▶ _YOUR INSTRUCTIONS_
Rewrite every item below, replacing "placement" with "position" and leaving everything else unchanged.

▶ _MATERIAL_
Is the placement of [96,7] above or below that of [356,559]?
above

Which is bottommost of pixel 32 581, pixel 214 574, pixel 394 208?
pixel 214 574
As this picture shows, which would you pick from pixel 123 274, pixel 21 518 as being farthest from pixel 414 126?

▶ _RIGHT ANSWER_
Is the position of [96,7] above or below that of [356,559]?
above

Which is bottommost of pixel 32 581, pixel 214 574, pixel 394 208?
pixel 214 574
As this picture shows, which would you pick from pixel 123 274, pixel 21 518 as being farthest from pixel 414 126?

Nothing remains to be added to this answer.